Ganaron aquellos hombres y mujeres alejados del progresista star system de Hollywood (caricaturizados en las imágenes oficiales), olvidados por los creadores de opinión en los medios liberal-progresistas (aliados todos contra el personaje Trump), minusvalorados en los estudios académicos (frente a las minorías diversas), y que no habían sido contemplados, parece, por los maestros de la demoscopia (que solo miraban el voto nacional y no el colegio electoral). Hombres y mujeres que eran los actores en esta crónica, y que representaban el viejo arquetipo norteamericano que supuestamente había pasado a la historia: el White Angry Man.
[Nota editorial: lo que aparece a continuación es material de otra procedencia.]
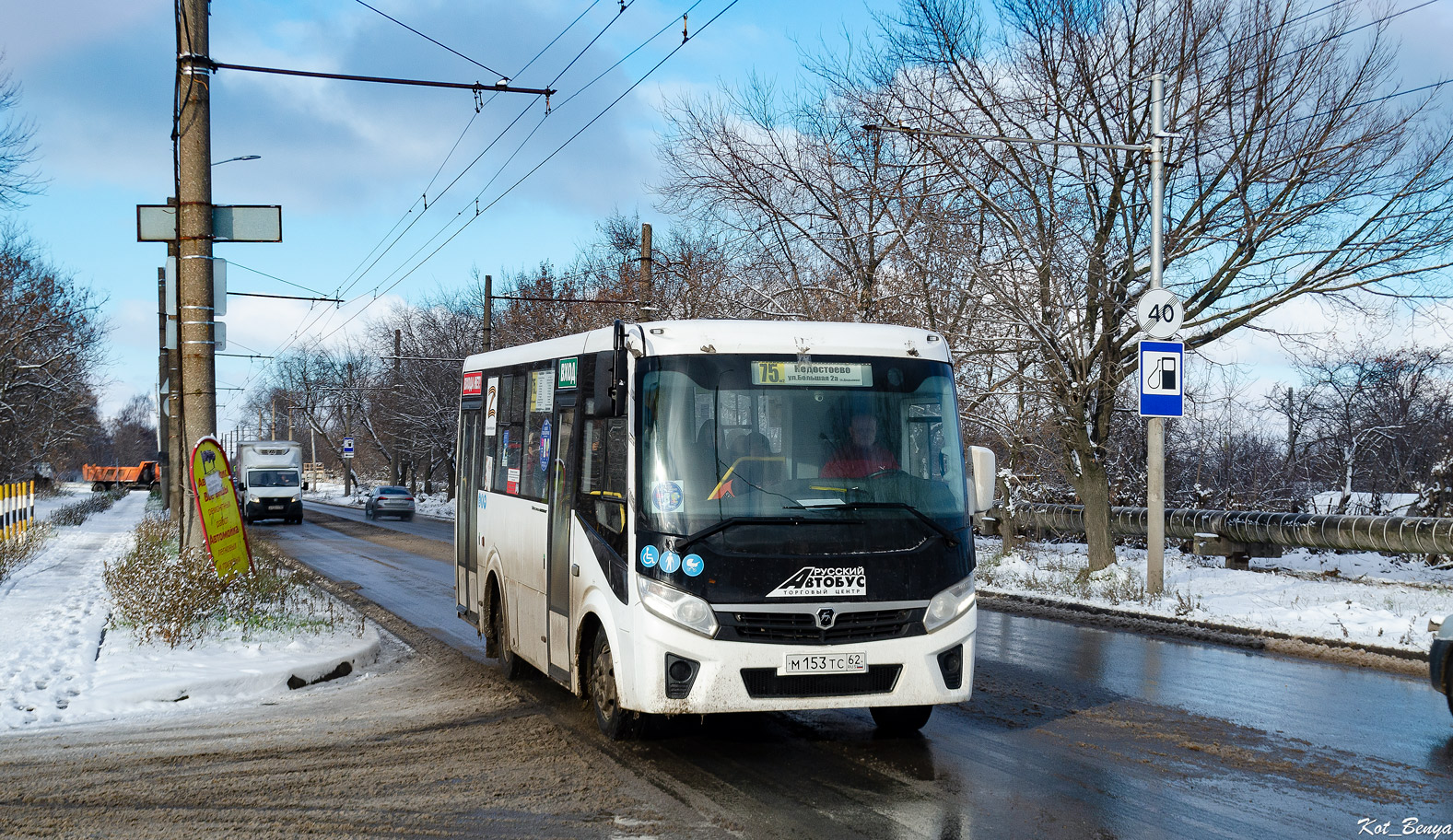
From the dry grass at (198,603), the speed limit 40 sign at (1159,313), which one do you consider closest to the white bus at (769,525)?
the dry grass at (198,603)

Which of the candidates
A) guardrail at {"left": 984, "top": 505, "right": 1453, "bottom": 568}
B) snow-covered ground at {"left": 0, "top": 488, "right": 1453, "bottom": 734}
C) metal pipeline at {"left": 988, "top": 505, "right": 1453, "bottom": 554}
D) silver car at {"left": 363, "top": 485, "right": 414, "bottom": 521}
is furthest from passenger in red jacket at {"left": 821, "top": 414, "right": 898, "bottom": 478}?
silver car at {"left": 363, "top": 485, "right": 414, "bottom": 521}

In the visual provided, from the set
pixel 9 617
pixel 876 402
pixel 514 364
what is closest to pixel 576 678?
pixel 876 402

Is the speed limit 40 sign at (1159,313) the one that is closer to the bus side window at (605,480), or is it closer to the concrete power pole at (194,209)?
the bus side window at (605,480)

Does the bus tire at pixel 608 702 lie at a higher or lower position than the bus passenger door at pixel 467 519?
lower

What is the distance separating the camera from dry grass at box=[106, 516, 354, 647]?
36.7 ft

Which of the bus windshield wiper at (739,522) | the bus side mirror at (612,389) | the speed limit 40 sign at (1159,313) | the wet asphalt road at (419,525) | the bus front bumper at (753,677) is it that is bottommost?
the wet asphalt road at (419,525)

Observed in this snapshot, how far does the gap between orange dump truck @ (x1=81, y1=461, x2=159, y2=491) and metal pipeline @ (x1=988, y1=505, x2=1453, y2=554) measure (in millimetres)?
80508

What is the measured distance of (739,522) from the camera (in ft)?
23.1

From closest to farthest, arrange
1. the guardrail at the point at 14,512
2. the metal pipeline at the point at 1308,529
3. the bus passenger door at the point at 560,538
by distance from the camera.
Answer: the bus passenger door at the point at 560,538 < the metal pipeline at the point at 1308,529 < the guardrail at the point at 14,512

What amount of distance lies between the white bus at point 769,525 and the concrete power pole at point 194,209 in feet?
20.4

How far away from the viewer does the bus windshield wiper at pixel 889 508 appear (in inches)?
284

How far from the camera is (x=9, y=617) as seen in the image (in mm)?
13188

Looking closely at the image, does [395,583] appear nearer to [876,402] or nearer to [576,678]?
[576,678]

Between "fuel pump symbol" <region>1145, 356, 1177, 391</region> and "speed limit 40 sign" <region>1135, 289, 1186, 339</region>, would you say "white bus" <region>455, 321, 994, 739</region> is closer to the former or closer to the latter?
"fuel pump symbol" <region>1145, 356, 1177, 391</region>
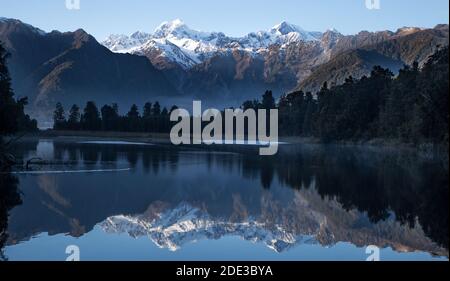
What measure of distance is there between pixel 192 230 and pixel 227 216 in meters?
4.31

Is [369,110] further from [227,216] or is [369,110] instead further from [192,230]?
[192,230]

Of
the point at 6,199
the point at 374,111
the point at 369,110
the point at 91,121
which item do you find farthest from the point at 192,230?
the point at 91,121

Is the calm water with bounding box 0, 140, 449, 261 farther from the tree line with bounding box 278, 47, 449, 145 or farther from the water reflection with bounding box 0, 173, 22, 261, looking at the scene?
the tree line with bounding box 278, 47, 449, 145

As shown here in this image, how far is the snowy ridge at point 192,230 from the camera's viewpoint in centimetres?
2208

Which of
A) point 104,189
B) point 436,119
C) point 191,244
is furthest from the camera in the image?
point 436,119

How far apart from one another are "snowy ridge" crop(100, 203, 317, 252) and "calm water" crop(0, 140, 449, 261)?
41 millimetres

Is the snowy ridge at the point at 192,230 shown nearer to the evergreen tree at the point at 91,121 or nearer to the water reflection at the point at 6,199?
the water reflection at the point at 6,199

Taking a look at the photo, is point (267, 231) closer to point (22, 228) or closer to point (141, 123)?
point (22, 228)

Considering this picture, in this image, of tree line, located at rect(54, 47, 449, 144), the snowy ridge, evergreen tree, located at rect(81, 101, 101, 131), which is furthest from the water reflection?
evergreen tree, located at rect(81, 101, 101, 131)

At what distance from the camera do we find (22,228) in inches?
947

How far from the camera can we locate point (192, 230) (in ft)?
79.9

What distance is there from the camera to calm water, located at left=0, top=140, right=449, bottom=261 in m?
20.4

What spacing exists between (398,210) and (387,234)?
560 centimetres
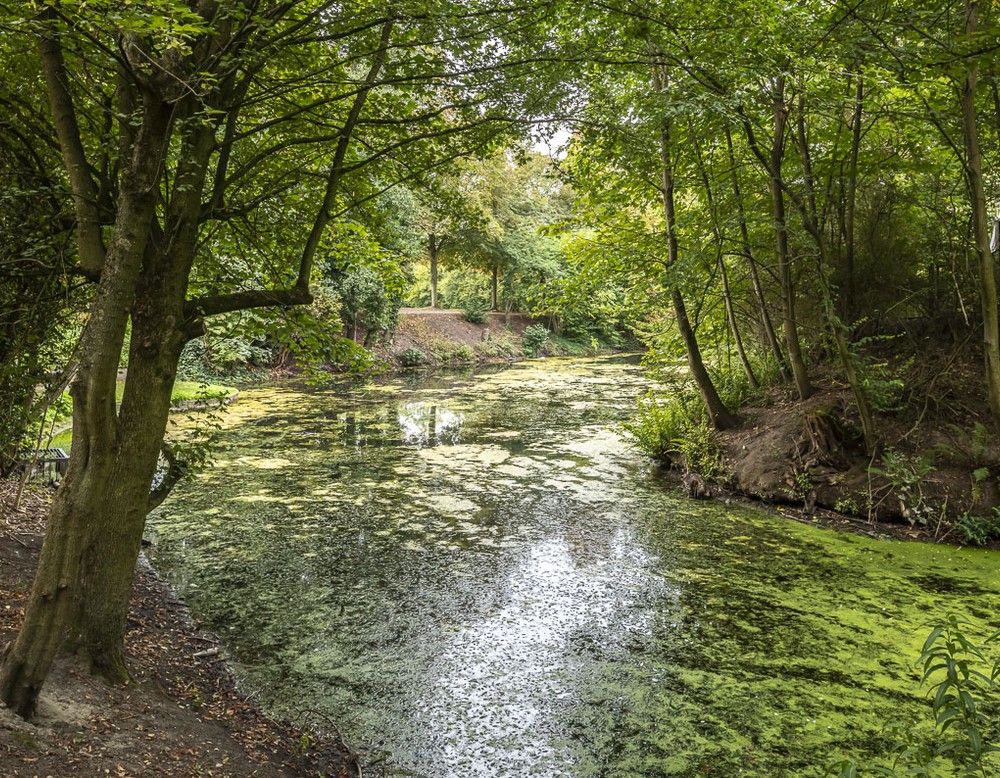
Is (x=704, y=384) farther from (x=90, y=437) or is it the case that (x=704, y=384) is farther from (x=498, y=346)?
(x=498, y=346)

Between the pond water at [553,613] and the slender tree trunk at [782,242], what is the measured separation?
6.38 feet

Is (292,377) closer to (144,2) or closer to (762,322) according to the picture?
(762,322)

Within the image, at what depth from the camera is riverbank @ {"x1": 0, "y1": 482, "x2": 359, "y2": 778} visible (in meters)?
2.44

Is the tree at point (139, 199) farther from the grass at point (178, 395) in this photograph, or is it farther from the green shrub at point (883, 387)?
the grass at point (178, 395)

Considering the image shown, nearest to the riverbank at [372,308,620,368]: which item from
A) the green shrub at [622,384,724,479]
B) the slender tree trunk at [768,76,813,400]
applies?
the green shrub at [622,384,724,479]

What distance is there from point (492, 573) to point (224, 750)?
2948 millimetres

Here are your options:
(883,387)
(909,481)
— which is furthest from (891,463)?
(883,387)

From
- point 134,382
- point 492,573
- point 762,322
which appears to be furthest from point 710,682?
point 762,322

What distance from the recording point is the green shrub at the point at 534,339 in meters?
29.7

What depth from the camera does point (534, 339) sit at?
29969 millimetres

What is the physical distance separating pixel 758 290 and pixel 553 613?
527 cm

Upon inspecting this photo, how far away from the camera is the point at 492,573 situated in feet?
18.5

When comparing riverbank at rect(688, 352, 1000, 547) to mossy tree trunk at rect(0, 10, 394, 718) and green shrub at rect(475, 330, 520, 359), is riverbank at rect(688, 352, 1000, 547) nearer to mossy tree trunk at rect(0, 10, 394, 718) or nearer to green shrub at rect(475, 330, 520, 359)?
mossy tree trunk at rect(0, 10, 394, 718)

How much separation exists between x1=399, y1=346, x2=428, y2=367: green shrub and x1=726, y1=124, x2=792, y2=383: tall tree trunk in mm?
15561
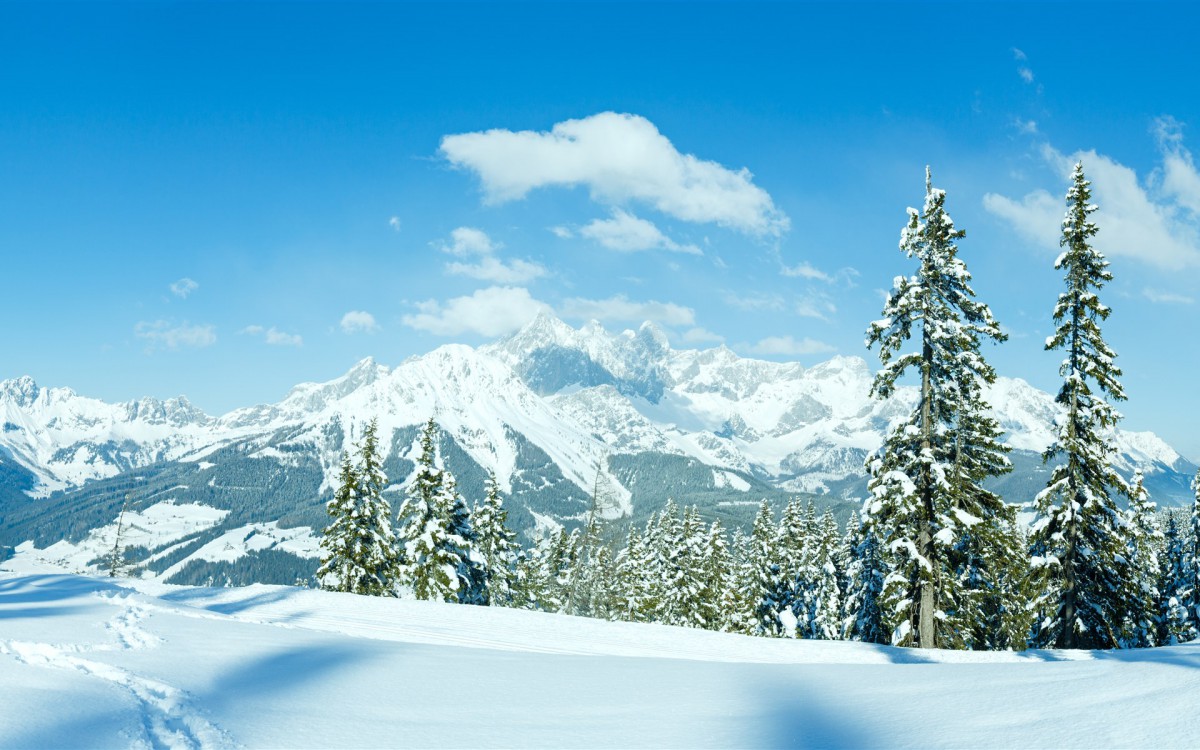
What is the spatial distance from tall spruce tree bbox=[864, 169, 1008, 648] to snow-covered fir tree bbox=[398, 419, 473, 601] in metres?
21.8

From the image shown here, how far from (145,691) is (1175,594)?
4830 centimetres

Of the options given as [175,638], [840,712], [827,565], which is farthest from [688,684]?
[827,565]

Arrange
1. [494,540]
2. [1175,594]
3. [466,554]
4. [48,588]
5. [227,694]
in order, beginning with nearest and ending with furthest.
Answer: [227,694], [48,588], [466,554], [1175,594], [494,540]

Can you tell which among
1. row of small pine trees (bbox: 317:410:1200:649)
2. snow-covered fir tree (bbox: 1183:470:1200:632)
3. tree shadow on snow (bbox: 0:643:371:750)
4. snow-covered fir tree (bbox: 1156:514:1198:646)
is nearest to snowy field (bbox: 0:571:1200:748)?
tree shadow on snow (bbox: 0:643:371:750)

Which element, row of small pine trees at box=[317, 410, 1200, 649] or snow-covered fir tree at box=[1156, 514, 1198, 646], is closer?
row of small pine trees at box=[317, 410, 1200, 649]

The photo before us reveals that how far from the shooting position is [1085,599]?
21359mm

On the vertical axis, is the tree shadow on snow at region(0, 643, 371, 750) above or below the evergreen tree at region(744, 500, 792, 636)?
above

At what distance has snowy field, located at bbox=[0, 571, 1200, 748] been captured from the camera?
4133 mm

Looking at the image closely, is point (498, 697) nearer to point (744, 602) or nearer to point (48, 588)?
point (48, 588)

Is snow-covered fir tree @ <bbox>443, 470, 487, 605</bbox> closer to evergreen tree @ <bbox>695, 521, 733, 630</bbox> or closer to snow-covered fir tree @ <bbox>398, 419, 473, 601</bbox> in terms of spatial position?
snow-covered fir tree @ <bbox>398, 419, 473, 601</bbox>

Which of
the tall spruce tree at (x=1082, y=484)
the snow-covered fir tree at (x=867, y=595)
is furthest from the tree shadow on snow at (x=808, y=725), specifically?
the snow-covered fir tree at (x=867, y=595)

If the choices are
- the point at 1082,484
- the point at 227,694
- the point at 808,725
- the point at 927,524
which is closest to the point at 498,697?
the point at 227,694

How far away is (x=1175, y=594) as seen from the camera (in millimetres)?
36688

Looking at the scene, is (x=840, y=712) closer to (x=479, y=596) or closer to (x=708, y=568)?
(x=479, y=596)
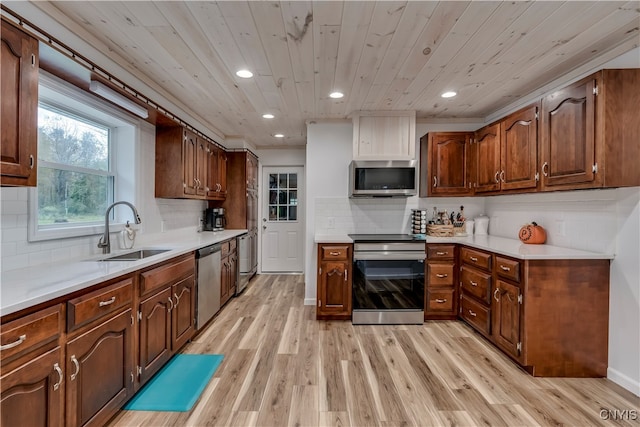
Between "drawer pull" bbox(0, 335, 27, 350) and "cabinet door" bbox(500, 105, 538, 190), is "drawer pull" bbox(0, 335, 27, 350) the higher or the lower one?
the lower one

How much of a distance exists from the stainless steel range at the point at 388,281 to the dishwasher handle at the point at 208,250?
1.53 m

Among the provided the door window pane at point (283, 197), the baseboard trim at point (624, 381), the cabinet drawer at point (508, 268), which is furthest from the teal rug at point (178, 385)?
the door window pane at point (283, 197)

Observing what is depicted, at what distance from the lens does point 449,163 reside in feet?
11.7

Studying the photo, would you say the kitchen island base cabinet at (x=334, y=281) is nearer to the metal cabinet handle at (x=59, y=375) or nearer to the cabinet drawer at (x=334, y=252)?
the cabinet drawer at (x=334, y=252)

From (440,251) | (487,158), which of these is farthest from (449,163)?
(440,251)

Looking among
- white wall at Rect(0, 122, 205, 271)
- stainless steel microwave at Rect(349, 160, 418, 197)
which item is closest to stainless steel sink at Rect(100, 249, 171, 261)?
white wall at Rect(0, 122, 205, 271)

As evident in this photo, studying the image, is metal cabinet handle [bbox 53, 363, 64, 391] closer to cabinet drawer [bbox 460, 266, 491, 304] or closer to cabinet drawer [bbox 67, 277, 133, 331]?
cabinet drawer [bbox 67, 277, 133, 331]

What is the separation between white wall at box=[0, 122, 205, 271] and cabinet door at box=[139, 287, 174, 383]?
0.66 metres

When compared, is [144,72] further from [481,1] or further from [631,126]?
[631,126]

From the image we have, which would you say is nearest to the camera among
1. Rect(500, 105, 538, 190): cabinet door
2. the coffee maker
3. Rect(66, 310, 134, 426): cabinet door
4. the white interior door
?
Rect(66, 310, 134, 426): cabinet door

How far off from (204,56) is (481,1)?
186 cm

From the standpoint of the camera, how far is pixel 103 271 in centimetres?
169

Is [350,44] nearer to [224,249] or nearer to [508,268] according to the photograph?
[508,268]

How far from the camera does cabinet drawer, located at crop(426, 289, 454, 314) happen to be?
3334 mm
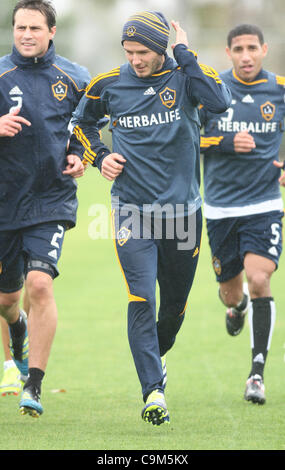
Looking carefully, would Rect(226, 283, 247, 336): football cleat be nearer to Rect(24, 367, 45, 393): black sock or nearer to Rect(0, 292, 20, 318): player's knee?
Rect(0, 292, 20, 318): player's knee

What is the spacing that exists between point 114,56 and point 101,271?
1719 centimetres

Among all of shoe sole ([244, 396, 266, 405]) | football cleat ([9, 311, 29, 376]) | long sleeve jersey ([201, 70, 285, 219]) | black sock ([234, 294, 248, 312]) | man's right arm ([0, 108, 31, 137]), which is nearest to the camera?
man's right arm ([0, 108, 31, 137])

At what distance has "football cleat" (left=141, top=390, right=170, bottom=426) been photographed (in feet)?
20.4

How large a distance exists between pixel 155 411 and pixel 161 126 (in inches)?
73.9

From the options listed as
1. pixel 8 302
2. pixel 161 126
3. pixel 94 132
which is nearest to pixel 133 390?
pixel 8 302

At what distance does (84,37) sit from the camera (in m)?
34.8

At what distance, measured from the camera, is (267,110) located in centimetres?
845

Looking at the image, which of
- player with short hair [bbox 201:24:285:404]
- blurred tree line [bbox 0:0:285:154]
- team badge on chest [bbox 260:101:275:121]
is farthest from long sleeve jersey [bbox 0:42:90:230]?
blurred tree line [bbox 0:0:285:154]

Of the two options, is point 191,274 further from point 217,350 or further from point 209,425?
point 217,350

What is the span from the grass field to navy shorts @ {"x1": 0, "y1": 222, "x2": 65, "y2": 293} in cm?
103

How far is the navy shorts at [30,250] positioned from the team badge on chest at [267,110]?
2.23 m

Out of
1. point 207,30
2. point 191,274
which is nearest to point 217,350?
point 191,274

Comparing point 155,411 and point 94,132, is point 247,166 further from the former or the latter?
point 155,411

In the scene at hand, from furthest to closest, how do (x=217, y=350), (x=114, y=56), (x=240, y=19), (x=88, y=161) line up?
(x=240, y=19)
(x=114, y=56)
(x=217, y=350)
(x=88, y=161)
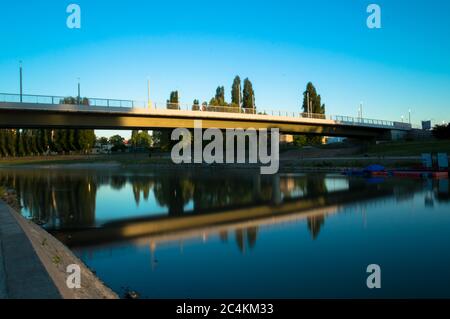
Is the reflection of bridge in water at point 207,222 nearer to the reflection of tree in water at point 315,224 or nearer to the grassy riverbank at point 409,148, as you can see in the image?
the reflection of tree in water at point 315,224

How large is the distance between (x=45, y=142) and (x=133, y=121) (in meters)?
89.0

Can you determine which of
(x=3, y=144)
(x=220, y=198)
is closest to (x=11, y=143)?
(x=3, y=144)

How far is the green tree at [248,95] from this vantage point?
327 ft

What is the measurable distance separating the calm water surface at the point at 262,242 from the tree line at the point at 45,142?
87401mm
Ciudadanos que encontraron a su líder en ese inesperado personaje. Donald Trump, entre el show business y el renacido excepcionalismo, se convertía en el 45º Presidente de los Estados Unidos de América. Un empresario hecho a sí mismo, de dudoso pasado, denunciado como misógino y xenófobo y proclamado outsider que, tras conseguir la nominación en las primarias del GOP (Partido Republicano o Great Old Party) tras arrollar en las primarias a los candidatos oficiales, en las presidenciales superó por sorpresa a la todopoderosa candidata demócrata Hillary Clinton. Las masas de hombres blancos enfadados, como señalaba Michael Kimmel, tomaron la palabra; sectores aún ligados al ideal histórico del American dream, tanto desde clases altas y bajas como desde mundo rural y urbano (y aquellas minorías que querían parecerse, por lo menos en ingresos y oportunidades), que eligieron a un señor que para sus detractores representaba, directamente, la misma «antipolítica».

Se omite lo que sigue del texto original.